[Support] Djoss - Nginx Proxy Manager


Djoss

Recommended Posts

This might have been asked before. In that case: sorry 😅

 

I'm running NPM on my unraid server. I'm also running a VM which is serving my access control to my house. This platform is web-based. Is there a way to point <sub.domain.ext> to a site that is not running on my custom docker network? It is http traffic on a fixed IP for the VM. Tried some stuff allready, pointing to IP or hostname, pushing buttons and sliding sliders but all I get is errors. 

Edited by XisoP
Typo
Link to comment

@Linguafoeda

502 is a problem between NPM and the endpoint.

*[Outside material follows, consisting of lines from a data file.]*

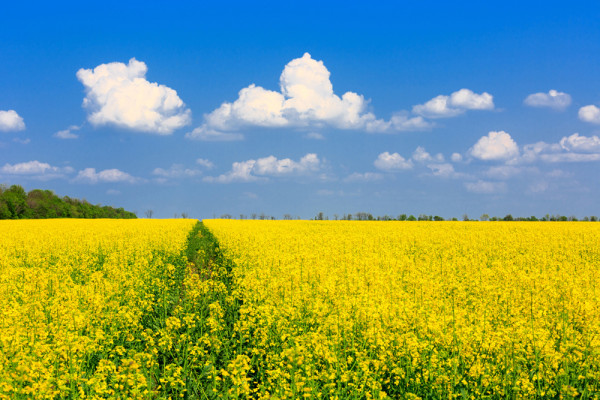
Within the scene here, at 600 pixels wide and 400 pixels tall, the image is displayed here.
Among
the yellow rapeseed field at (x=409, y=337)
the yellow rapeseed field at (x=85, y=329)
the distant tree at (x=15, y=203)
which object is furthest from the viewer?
the distant tree at (x=15, y=203)

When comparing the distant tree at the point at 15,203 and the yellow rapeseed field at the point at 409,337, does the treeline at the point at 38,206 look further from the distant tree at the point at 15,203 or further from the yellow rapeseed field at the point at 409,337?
the yellow rapeseed field at the point at 409,337

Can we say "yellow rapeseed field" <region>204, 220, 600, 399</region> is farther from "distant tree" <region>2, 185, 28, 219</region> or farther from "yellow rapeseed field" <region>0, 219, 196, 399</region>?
"distant tree" <region>2, 185, 28, 219</region>

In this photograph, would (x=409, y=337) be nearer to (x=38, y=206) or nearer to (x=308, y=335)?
(x=308, y=335)

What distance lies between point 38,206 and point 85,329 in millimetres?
101739

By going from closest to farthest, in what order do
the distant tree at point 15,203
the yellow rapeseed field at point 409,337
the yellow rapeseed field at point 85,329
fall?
the yellow rapeseed field at point 85,329 → the yellow rapeseed field at point 409,337 → the distant tree at point 15,203

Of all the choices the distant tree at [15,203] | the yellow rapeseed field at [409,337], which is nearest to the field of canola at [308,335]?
the yellow rapeseed field at [409,337]

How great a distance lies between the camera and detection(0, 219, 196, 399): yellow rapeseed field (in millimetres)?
5090

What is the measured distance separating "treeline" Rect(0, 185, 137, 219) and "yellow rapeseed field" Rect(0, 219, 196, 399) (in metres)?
79.4

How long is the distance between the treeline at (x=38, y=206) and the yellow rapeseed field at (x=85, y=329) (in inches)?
3126

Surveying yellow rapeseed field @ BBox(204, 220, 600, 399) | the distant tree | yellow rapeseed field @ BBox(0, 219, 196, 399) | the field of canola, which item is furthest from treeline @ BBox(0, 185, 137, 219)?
yellow rapeseed field @ BBox(204, 220, 600, 399)

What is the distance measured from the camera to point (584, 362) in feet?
18.9

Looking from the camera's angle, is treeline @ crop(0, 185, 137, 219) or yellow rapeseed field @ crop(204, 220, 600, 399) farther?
treeline @ crop(0, 185, 137, 219)

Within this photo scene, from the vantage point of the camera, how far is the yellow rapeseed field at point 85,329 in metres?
5.09

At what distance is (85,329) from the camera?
8.36 m
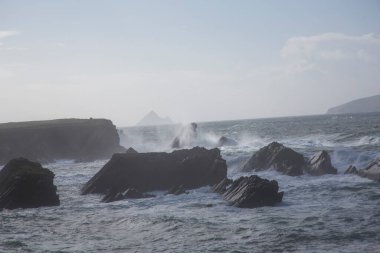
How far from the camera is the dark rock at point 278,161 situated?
145 feet

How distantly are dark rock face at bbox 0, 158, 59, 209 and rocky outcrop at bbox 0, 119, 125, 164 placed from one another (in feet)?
135

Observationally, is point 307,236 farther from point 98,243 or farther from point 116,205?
point 116,205

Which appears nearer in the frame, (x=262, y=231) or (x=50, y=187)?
(x=262, y=231)

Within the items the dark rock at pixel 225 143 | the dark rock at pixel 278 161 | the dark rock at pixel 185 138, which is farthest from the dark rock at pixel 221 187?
the dark rock at pixel 185 138

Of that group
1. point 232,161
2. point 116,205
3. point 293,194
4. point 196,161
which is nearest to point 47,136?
point 232,161

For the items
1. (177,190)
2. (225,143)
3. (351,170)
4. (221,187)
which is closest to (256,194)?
(221,187)

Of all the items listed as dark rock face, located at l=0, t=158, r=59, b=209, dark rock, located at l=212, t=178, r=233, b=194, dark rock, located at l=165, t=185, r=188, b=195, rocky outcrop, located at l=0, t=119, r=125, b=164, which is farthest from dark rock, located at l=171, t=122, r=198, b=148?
dark rock face, located at l=0, t=158, r=59, b=209

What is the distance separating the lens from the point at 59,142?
271 feet

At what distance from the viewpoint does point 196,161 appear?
1663 inches

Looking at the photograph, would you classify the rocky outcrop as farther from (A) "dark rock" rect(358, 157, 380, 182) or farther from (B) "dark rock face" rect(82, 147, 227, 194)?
(A) "dark rock" rect(358, 157, 380, 182)

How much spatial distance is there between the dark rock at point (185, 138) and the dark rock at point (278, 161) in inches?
1961

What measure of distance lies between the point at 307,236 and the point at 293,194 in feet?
39.6

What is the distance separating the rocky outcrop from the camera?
76.2 m

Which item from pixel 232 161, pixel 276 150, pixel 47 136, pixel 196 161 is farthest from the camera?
pixel 47 136
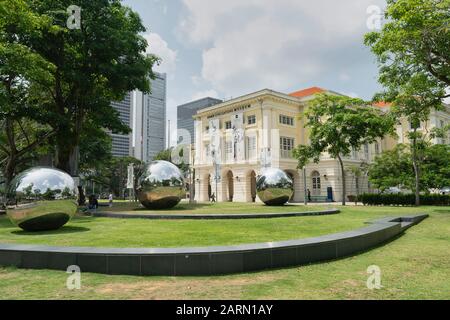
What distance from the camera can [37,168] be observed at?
10.7 m

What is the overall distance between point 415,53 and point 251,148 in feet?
90.5

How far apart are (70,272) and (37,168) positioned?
18.2 ft

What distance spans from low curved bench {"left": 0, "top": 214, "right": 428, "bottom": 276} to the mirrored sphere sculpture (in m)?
13.8

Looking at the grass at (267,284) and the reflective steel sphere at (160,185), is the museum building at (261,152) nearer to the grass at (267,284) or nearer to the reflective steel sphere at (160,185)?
the reflective steel sphere at (160,185)

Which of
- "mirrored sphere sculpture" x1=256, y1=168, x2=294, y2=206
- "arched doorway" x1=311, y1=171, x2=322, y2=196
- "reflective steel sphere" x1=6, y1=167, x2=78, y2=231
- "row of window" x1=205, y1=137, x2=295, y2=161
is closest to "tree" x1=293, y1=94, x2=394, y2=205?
A: "mirrored sphere sculpture" x1=256, y1=168, x2=294, y2=206

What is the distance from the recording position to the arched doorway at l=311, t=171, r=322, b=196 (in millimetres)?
44925

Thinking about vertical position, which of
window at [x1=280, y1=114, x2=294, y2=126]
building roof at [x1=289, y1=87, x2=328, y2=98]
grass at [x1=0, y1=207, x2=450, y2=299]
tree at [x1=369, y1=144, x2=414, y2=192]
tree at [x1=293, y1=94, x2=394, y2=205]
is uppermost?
building roof at [x1=289, y1=87, x2=328, y2=98]

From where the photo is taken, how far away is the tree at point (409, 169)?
29797 millimetres

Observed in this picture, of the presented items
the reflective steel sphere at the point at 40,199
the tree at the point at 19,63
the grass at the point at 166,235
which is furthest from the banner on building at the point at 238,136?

Usally you let NPM handle SSL

so:

internet -> SSL -> yourdomain -> non-SSL -> your-internal-service (like plex, apache, bitwarden, whatever)

 

Can you share some screenshots? I find it hard to understand exactly what your setup is.

Edited by mattie112
Link to comment
5 hours ago, XisoP said:

This might have been asked before. In that case: sorry 😅

 

I'm running NPM on my unraid server. I'm also running a VM which is serving my access control to my house. This platform is web-based. Is there a way to point <sub.domain.ext> to a site that is not running on my custom docker network? It is http traffic on a fixed IP for the VM. Tried some stuff allready, pointing to IP or hostname, pushing buttons and sliding sliders but all I get is errors. 

 

Yes

Simpy forward to ip.of.your.vm:portofyourapp does not need to be on the same host

  • Like 1
Link to comment
5 hours ago, mattie112 said:

 

Yes

Simpy forward to ip.of.your.vm:portofyourapp does not need to be on the same host

Figured it out.

 

Turns out that a MAC adress changes on a VM somehow. Had everything configured to look for IP 24 which whas bound by MAC adress. When the MAC doesn't exist in my scope, the machine is assigned an adress from the DHCP pool 😩

Kicked in a static IP in my VM and all is working like a charm. Thanks for your reply :)

Link to comment
On 7/29/2021 at 9:51 AM, mattie112 said:

@Linguafoeda

502 is a problem between NPM and the endpoint.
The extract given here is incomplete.